Enfermée dans un quotidien morne, une jeune Belge a la chance d’hériter de sa grand-mère une maison en ruines. Plaquant sur un coup de tête petit ami, famille et accablantes perspectives professionnelles, la jeune femme part pour les montagnes corses. Très bien accueillie par les locaux, elle décide de s’y installer. Au cul du loup raconte une modeste petite histoire dans un très beau cadre et ce premier film belge, tout en réserve, a l’ampleur de sa timidité.
Opposant franchement le mode de vie urbain de Christina et le monde rural découvert en Corse, Au cul du loup (autrement dit : dans le trou du cul du monde) déploie une narration traditionnelle, voire convenue. L’exposition ne s’embarrasse pas de détails : de la lecture du testament à l’obsession de la famille de Christina pour la vente de la maison, les enjeux du film sont très vite et très clairement posés. La protagoniste, par amour pour sa grand-mère défunte, veut se rendre en Corse coûte que coûte pour découvrir cette maison dont elle ignorait l’existence. Et comment ne pas tomber pour ce paysage si séduisant, et loin de tout… La dichotomie entre les deux mondes (Belgique grise, boulot ingrat, proches peu compréhensifs ; montagne corse magnifique, plaisir et simplicité de la vie rurale, autochtones agréables) manque de subtilité et s’inscrit dans une intrigue qui se déroule sans surprise.
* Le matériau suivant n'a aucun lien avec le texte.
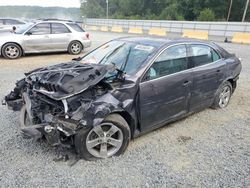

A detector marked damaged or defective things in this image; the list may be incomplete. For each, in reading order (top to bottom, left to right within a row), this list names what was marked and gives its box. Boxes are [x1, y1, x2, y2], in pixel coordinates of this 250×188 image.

crushed front end [2, 62, 122, 146]
crumpled hood [25, 62, 110, 100]
damaged gray sedan [2, 37, 242, 160]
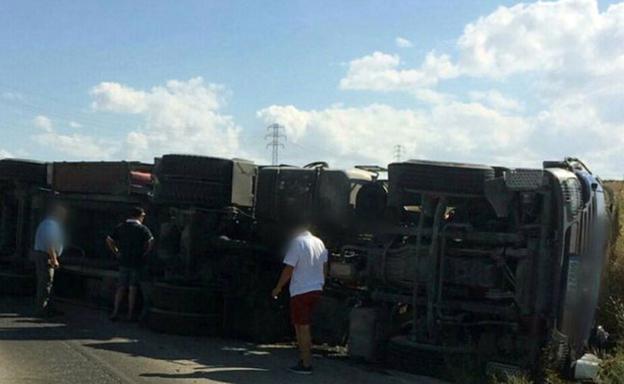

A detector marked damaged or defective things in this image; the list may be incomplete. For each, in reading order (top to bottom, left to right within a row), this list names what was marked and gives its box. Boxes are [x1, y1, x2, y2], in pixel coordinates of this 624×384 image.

overturned truck [330, 158, 612, 376]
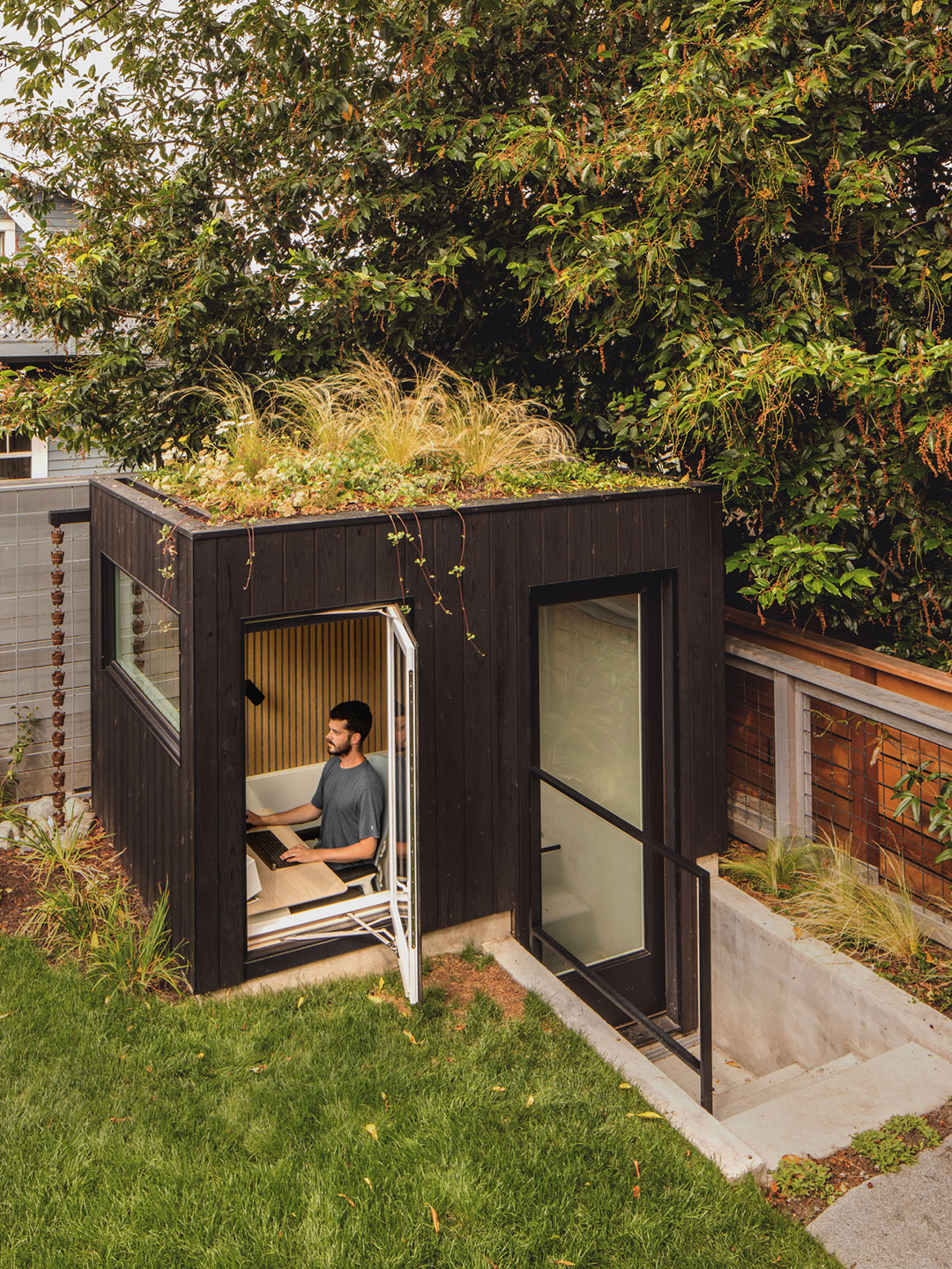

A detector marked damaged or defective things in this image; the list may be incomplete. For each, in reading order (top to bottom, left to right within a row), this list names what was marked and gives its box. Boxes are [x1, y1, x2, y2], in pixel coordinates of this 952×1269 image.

dark charred wood siding [93, 477, 725, 989]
Raconté simplement, le bouleversement qu’Au cul du loup met en scène se déploie sans aspérité et selon une trame assez évidente, parsemée de quelques conflits peu captivants. Si le personnage quitte tout, un soir, sous le coup d’une impulsion, ce départ spontané donne plutôt l’image d’un scénariste peu captivé par un univers vain (la partie belge) et un récit sans enjeu véritablement intéressant.
Malgré cette structure conventionnelle, c’est par son sujet avant tout que ce film peut séduire. Si les scènes en Belgique sont aussi pesantes que le propos est facile (pousser le personnage dans ses retranchements en exagérant l’incompréhension et l’entêtement de ses proches), la partie en Corse et notamment la découverte du cadre par Christina sont assez engageants. C’est sans doute grâce à l’actrice principale, qui joue avec réserve et retenue (ce qui n’est malheureusement pas toujours le cas dans la partie belge). Son amourette avec un berger corse se donne subtilement – et le film, d’ailleurs, a la finesse d’en laisser le devenir en suspens. L’intelligence du film, en fait, est dans ses silences : dans la très bonne scène, par exemple, dans laquelle l’inconsciente citadine croit pouvoir rejoindre, à peine couverte, son berger dans les hauteurs. La scène s’étire à mesure que Christina, prenant son temps, avance dans la montagne : la nuit tombe, le froid l’entoure, les sentiers qu’elle emprunte deviennent menaçants. Avec une efficace mise à distance, la tension s’installe peu à peu et le spectateur découvre le danger avec les yeux du personnage prenant conscience de son imprudence.
Au cul du loup est en somme un petit film classique et sans prétention, qui brille plus par son sujet (l’éblouissement d’une urbaine sans avenir pour la montagne qu’elle découvre) et son cadre (une magnifique petite maison perchée au milieu de nulle part) que ses ambitions cinématographiques. Il pèche malheureusement en s’ancrant dans une division laborieuse entre les deux espaces dans lesquels la protagoniste évolue – deux espaces dont la rencontre, dans la dernière partie de la fiction, renvoie le film à ses pires défauts (propos stéréotypé, enjeux fades, banals et jouant à plein sur la compassion).